Prompt A | According to the passage below on electric truck and bus charging, which cost components does the ACEA estimate include? List every one.

Passage |
The ACEA report referenced above estimates that the total cost of building out the required van, truck and bus charging network, just for Europe, will be €94bn (by 2030), of which E50bn is for light commercial vehicles (vans) and €45bn is for trucks and buses. This includes hardware costs, labour, the necessary electricity grid upgrade work, and the cost of building the required renewable electricity production supply.
The big cost element is for fast DC chargers, for passenger vehicles, vans, trucks and buses. These are much more expensive to build than the at home trickle chargers. Total DC based capex (including for passenger cars) is expected to top €120bn by 2030. They cost between €200 and €558 per kW of capacity, compared with the smaller AC units at c. €125 per kW. Note that 1MW systems, so twice the size of the larger 500kW fast charging systems already available for trucks etc , are expected to be available in only 2-3 years.
Conclusion
In Europe, we can reasonably anticipate that the use of electric trucks and buses, for everything other than long distances, will become the new normal by the end of this decade. While many analysts focus on selling trucks (and buses), to us the really interesting opportunity is charging. This not only offers the potential to earn a fair financial return, but it positively contributes to decarbonising one of the regions big GHG emitters.
These changes are largely driven by improving economics. And while the industry may need public financial support for public fast chargers, the logic behind in depot charging makes the financial case much easier to make. In the period out to 2030, this could be a €94bn investment opportunity.

Dataset rows
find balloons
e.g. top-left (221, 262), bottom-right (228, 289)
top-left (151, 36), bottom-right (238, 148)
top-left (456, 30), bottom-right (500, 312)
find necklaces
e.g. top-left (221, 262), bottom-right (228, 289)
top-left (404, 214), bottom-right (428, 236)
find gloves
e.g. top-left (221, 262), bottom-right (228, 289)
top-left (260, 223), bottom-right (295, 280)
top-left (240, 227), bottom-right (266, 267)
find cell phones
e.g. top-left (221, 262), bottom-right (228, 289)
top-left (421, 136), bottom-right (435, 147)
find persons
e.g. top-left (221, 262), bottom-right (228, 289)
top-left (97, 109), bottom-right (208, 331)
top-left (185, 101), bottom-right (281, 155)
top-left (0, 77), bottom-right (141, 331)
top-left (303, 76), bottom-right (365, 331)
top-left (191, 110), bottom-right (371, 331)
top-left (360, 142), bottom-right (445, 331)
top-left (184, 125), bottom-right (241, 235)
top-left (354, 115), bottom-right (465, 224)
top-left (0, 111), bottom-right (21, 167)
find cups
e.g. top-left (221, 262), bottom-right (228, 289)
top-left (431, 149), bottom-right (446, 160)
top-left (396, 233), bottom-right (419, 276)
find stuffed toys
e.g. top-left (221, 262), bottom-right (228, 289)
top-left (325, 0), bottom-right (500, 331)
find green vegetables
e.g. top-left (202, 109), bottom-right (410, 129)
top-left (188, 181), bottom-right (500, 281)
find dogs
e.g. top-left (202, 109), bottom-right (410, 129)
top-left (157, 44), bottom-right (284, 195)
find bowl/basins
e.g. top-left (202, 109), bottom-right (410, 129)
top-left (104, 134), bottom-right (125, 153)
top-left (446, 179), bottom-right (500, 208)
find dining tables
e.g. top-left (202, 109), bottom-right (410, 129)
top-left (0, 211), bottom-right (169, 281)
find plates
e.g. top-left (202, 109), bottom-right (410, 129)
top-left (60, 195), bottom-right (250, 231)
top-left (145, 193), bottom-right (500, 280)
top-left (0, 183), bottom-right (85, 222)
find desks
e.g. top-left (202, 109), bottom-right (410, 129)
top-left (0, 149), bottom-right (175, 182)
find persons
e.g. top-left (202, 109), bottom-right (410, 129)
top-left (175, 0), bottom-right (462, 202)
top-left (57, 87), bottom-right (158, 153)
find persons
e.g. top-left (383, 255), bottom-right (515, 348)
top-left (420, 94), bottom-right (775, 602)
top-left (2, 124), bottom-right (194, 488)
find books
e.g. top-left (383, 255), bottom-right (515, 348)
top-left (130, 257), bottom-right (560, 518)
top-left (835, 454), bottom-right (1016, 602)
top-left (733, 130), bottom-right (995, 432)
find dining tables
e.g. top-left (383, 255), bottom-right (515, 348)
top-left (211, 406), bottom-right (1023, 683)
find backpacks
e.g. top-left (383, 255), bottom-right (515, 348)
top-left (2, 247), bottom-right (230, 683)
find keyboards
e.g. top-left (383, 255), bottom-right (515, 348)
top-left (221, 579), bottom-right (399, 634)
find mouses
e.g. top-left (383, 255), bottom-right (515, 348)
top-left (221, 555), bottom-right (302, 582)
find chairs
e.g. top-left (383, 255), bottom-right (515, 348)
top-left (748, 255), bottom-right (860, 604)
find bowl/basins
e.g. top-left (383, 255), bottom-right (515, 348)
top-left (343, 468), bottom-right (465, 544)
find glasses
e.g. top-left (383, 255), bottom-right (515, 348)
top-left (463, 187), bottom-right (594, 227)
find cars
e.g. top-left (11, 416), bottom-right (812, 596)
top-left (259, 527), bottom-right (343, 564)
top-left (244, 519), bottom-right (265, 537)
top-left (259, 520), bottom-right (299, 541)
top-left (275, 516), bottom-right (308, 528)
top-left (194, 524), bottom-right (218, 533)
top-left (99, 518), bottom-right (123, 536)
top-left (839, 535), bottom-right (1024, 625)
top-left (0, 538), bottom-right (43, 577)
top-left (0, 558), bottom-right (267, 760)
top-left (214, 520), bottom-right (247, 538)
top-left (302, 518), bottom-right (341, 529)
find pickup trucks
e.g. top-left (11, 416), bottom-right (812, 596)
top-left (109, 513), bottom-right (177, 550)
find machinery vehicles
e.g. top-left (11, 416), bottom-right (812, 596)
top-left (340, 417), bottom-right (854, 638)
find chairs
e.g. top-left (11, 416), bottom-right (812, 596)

Prompt B | Duplicate the dataset rows, starting at the first row and ending at the line that contains "top-left (421, 136), bottom-right (435, 147)", with both of those lines included.

Full answer A |
- Hardware costs
- Labour
- The necessary electricity grid upgrade work
- The cost of building the required renewable electricity production supply

Full answer B |
find balloons
e.g. top-left (221, 262), bottom-right (228, 289)
top-left (151, 36), bottom-right (238, 148)
top-left (456, 30), bottom-right (500, 312)
find necklaces
e.g. top-left (221, 262), bottom-right (228, 289)
top-left (404, 214), bottom-right (428, 236)
find gloves
e.g. top-left (221, 262), bottom-right (228, 289)
top-left (260, 223), bottom-right (295, 280)
top-left (240, 227), bottom-right (266, 267)
find cell phones
e.g. top-left (221, 262), bottom-right (228, 289)
top-left (421, 136), bottom-right (435, 147)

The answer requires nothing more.